Air travel faces a threat it has never truly confronted before: the possibility that fuel itself becomes the crisis.

Reports indicate jet fuel prices have doubled since the start of the war on Iran, driving new concern across the airline industry and far beyond it. The immediate risk centers on prolonged disruption around the Strait of Hormuz, a chokepoint that matters deeply to global energy flows. If that pressure holds, airlines could face not just higher costs but real questions about supply, schedules, and whether some routes remain viable at all.

Key Facts

  • Jet fuel prices have reportedly doubled since the war on Iran began.
  • Industry concern focuses on prolonged disruption around the Strait of Hormuz.
  • Global aviation has faced shutdowns before, but not a worldwide fuel shortage.
  • The crisis could intensify pressure to accelerate lower-carbon aviation.

The industry knows disruption, but this challenge looks different. Covid crushed demand. The Icelandic volcanic eruption in 2010 shut large parts of European airspace for days and triggered major financial and supply-chain damage. More recent airport closures tied to power failures stayed regional. A sustained fuel squeeze would hit the system at its foundation, affecting airlines, freight networks, tourism, and the wider economy at the same time.

This is not just a story about expensive tickets. It is a test of how dependent modern life remains on cheap, reliable fuel.

The fallout could reshape more than summer travel plans. Higher fuel bills usually flow quickly into ticket prices, route cuts, and tighter capacity, with the weakest or most marginal services often under pressure first. At the same time, the shock may strengthen the case for cleaner aviation, as governments and companies search for ways to reduce exposure to oil volatility. Sources suggest that what starts as a supply crisis could end up accelerating longer-term decisions around efficiency, alternative fuels, and the broader route to lower-emission flight.

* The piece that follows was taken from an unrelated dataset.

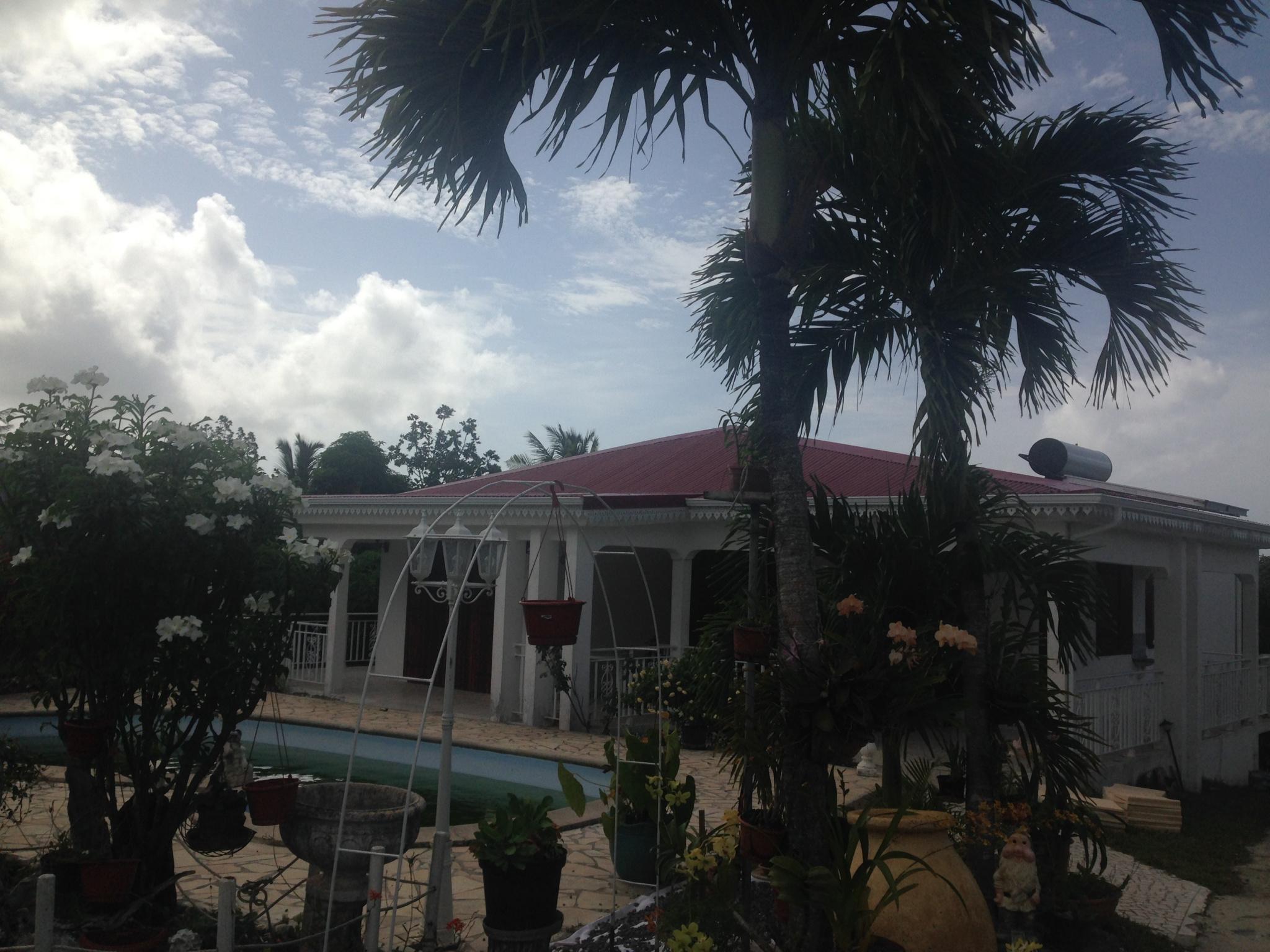 Location de vacances Villa Sainte anne 97180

What happens next depends on whether the conflict eases, whether energy shipments stabilize, and how long airlines can absorb the strain. If supplies recover, the damage may stay limited to higher fares and a bruising season for carriers and travelers. If disruption deepens, this moment could mark a turning point for aviation — not only in where people can fly, but in how urgently the world decides to build an industry less exposed to geopolitical shocks.